Unlike within the western USA, the most extreme temperature minima are even more restricted to fresh snow cover events in southern-central Appalachian cold air basins versus places like Peter Sinks, Utah where very dry air at high elevations can support extreme temperatures throughout the year (although, even there the coldest temps also occur most naturally above a snowpack).
Differences between central and southern Appalachian frost pocket sites are enhanced when snow is not present on the ground at all sites [being present to the north, like tonight (7 March), and limited to non-existent within the southern extent of the mountain range]. Many other factors are, of course, involved, and this is assuming ideal conditions at all locations which rarely occur.

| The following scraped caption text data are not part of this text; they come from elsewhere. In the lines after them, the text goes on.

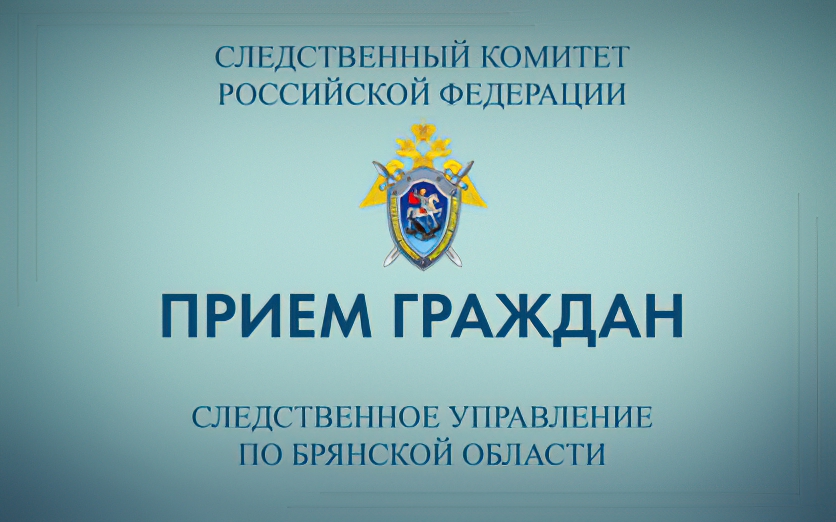 Замруководителя следственного управления выслушает жалобы жителей Новозыбкова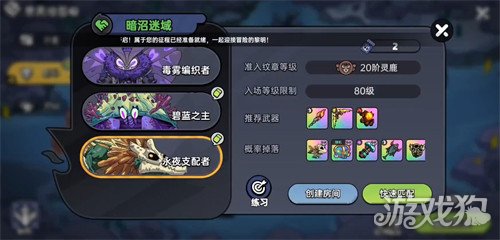英勇之地永夜支配者怎么打 永夜支配者打法攻略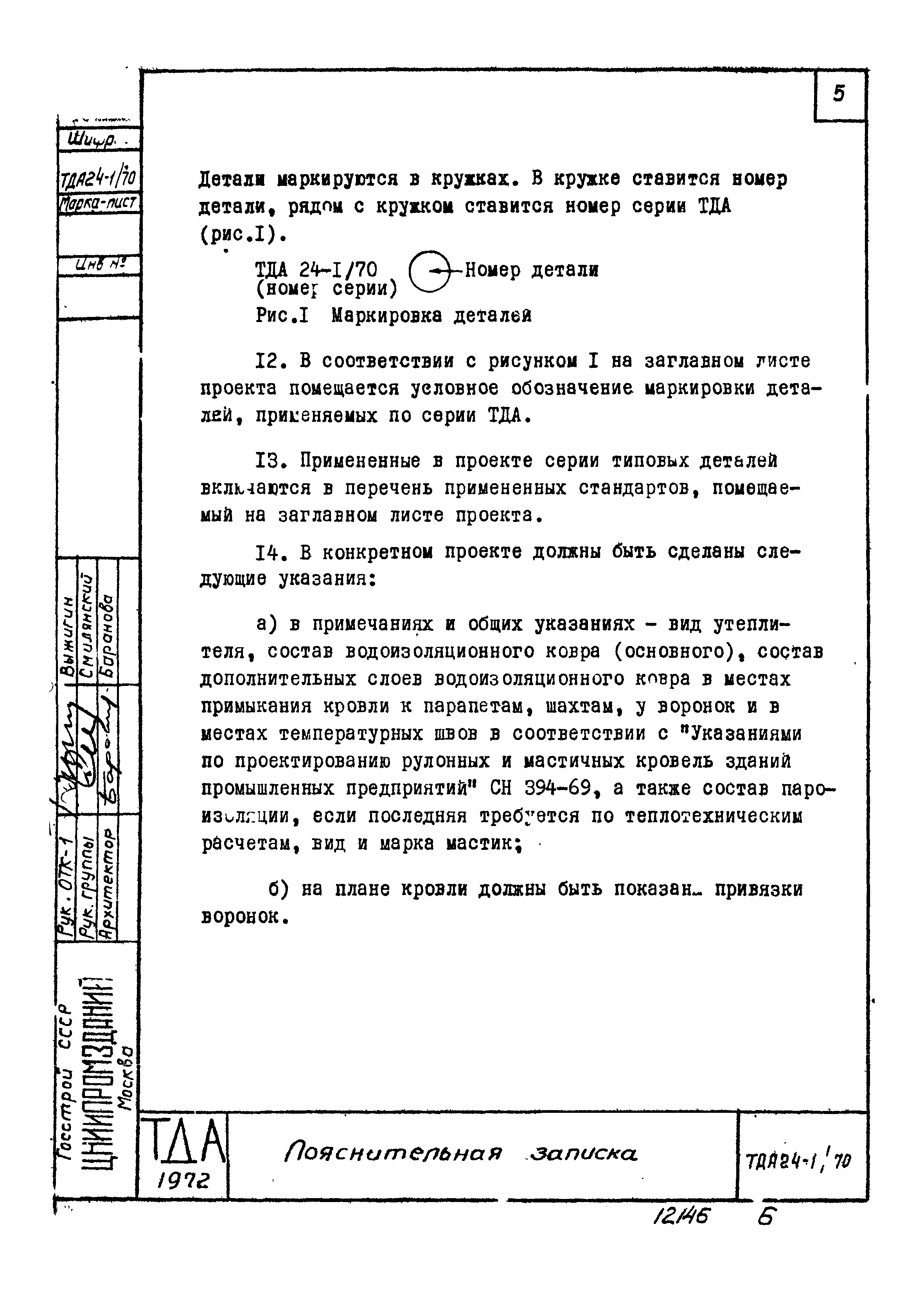 ТДА24-1/70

It is very important to note that the above is not meant to criticize forecasters, but instead to push for an advancement of our knowledge and ability which is greater than being publicly displayed.
The extension of this existing knowledge possesses applicability beyond that to humans, with naturally occurring complex terrain differences acting to regulate essentially all aspects related to floral and faunal (flowering time, migration, breeding, etc.) activities across the natural world.